Provided text:
Every profession is a conspiracy against the laity.
-George Bernard Shaw
An appeal to all scientists and practitioners: Share your useful
knowledge. Remember, "’Tis better to light one candle than to curse
the darkness." 
A brief review of the idea of self-control
When the discipline of psychology started to develop over 100
years ago, it left terms like will, free will, volition, self-control,
determination, and cognitive control in the hands of philosophers. But
since the 1970’s or 1980’s, cognition has become an expanding part of
psychology. Now, concepts like choice, decision making, problem-
solving, self-esteem, self-efficacy, optimism, feelings of mastery and
many other similar terms are in favor in psychology, partly because
researchers continue to find relationships between one’s self-control,
including sense of mastery, and one’s mental and physical health.
Shapiro (1996, 1998) has summarized well the research and theories
about self-control during the last 40 years.

Required tasks:
(A) According to the review of self-control, since roughly when has cognition been an expanding part of psychology?
(B) Reproduce the lines of the stored items exactly, starting at the line containing "Between above and" and ending at the line containing "18.0 metres".

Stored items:
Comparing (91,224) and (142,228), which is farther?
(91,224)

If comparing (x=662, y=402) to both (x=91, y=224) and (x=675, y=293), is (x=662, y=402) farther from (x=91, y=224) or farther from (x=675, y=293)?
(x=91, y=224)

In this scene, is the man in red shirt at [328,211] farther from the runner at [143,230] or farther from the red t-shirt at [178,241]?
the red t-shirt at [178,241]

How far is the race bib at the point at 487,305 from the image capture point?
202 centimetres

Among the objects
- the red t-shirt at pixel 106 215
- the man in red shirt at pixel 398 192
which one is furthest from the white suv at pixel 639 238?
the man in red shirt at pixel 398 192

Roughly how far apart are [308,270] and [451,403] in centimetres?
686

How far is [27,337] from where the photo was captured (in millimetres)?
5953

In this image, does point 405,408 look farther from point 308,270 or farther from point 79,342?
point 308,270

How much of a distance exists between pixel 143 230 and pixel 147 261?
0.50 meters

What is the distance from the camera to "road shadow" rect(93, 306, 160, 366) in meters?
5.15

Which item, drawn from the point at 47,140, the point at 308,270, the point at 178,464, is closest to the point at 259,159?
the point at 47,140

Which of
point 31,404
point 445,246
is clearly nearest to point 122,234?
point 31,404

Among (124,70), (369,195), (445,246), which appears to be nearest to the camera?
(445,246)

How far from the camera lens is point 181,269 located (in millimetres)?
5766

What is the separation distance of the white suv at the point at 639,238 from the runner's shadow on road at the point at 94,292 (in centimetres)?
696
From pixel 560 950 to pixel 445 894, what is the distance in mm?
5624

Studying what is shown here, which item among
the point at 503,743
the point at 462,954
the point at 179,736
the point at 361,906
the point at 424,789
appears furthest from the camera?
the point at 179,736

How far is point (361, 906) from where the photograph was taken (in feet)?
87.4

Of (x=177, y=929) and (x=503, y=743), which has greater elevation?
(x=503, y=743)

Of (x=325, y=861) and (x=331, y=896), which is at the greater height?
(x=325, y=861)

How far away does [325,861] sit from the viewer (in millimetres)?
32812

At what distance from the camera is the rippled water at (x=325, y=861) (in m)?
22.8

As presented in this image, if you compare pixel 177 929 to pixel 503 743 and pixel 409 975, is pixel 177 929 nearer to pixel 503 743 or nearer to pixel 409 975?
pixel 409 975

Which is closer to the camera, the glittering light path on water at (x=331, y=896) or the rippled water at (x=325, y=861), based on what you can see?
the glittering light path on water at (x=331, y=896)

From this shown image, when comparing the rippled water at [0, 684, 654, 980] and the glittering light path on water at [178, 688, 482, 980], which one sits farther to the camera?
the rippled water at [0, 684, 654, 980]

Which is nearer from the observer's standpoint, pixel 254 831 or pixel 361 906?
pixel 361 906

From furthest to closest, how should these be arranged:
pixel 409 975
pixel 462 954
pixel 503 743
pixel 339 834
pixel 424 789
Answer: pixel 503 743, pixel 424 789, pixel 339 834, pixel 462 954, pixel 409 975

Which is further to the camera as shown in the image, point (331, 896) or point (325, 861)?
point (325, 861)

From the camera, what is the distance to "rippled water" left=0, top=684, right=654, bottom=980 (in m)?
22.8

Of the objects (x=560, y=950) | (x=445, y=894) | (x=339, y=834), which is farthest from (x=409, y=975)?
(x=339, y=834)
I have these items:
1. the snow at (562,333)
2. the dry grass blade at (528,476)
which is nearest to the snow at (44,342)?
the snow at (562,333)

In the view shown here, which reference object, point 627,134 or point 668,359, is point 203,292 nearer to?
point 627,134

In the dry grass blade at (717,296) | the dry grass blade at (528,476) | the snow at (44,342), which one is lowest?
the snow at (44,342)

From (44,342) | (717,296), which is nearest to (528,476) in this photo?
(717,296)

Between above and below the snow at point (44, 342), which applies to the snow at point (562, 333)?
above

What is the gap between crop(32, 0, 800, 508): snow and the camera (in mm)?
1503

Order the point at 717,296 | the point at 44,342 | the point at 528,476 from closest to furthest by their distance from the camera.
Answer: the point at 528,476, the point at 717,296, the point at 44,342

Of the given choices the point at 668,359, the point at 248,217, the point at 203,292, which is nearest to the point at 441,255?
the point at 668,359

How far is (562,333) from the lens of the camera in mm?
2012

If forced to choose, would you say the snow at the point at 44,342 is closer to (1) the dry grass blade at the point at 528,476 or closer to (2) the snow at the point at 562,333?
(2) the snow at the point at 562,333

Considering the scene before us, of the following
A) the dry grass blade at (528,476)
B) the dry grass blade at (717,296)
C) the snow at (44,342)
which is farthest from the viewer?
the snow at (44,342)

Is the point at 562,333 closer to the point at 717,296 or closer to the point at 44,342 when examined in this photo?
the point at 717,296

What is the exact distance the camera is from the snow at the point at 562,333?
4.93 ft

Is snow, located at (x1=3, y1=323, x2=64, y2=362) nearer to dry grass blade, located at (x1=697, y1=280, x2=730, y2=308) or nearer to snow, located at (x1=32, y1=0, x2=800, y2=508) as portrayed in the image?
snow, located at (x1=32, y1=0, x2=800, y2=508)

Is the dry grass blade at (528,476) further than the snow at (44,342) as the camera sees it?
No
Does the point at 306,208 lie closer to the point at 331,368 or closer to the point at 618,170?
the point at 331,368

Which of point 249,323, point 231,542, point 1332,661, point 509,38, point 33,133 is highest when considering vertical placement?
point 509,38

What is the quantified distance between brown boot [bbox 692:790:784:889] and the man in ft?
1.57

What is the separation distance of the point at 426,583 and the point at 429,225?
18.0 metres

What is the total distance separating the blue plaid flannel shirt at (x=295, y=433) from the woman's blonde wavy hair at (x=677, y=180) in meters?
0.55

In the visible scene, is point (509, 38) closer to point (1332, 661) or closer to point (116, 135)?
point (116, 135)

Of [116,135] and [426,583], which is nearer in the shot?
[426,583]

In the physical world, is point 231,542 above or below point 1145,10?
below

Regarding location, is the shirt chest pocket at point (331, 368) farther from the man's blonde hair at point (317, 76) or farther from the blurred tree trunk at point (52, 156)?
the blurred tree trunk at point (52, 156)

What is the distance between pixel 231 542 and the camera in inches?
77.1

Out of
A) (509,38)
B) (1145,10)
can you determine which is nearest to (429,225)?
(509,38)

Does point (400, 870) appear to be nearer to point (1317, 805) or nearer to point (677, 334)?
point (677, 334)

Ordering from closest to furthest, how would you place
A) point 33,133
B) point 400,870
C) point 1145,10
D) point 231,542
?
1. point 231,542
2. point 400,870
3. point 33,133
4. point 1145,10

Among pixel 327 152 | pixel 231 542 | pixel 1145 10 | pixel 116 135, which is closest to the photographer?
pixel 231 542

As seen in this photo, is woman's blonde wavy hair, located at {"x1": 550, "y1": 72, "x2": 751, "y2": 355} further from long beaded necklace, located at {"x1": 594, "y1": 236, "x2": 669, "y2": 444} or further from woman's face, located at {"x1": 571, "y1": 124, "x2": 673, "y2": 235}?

The replies:
(A) Since the 1970s or 1980s.

(B)
Between above and below the snow at point (44, 342), which applies to the snow at point (562, 333)?
above

What is the gap between crop(32, 0, 800, 508): snow and the camera (in mm)?
1503

Order the point at 717,296 | the point at 44,342 | the point at 528,476 from closest to furthest by their distance from the camera.
Answer: the point at 528,476, the point at 717,296, the point at 44,342

Of the given choices the point at 668,359, the point at 248,217, the point at 203,292, which is nearest to the point at 441,255?
the point at 668,359

How far is (562,333) from the lens of the camera in mm?
2012

If forced to choose, would you say the snow at the point at 44,342 is closer to (1) the dry grass blade at the point at 528,476 or closer to (2) the snow at the point at 562,333?
(2) the snow at the point at 562,333

Considering the scene before us, of the following
A) the dry grass blade at (528,476)
B) the dry grass blade at (717,296)
C) the snow at (44,342)
which is farthest from the viewer?
the snow at (44,342)

Is the point at 562,333 closer to the point at 717,296 or closer to the point at 44,342 when examined in this photo?
the point at 717,296

What is the exact distance the camera is from the snow at the point at 562,333?
4.93 ft

Is snow, located at (x1=3, y1=323, x2=64, y2=362) nearer to dry grass blade, located at (x1=697, y1=280, x2=730, y2=308) or nearer to snow, located at (x1=32, y1=0, x2=800, y2=508) as portrayed in the image?
snow, located at (x1=32, y1=0, x2=800, y2=508)

Is the dry grass blade at (528,476) further than the snow at (44,342) as the camera sees it?
No
Does the point at 306,208 lie closer to the point at 331,368 or closer to the point at 618,170?
the point at 331,368

Which of point 249,323, point 231,542, point 1332,661, point 509,38, point 33,133 is highest when considering vertical placement?
point 509,38

What is the quantified distance between brown boot [bbox 692:790:784:889] and the man in ft?
1.57

What is the separation distance of the point at 426,583 and the point at 429,225?
18.0 metres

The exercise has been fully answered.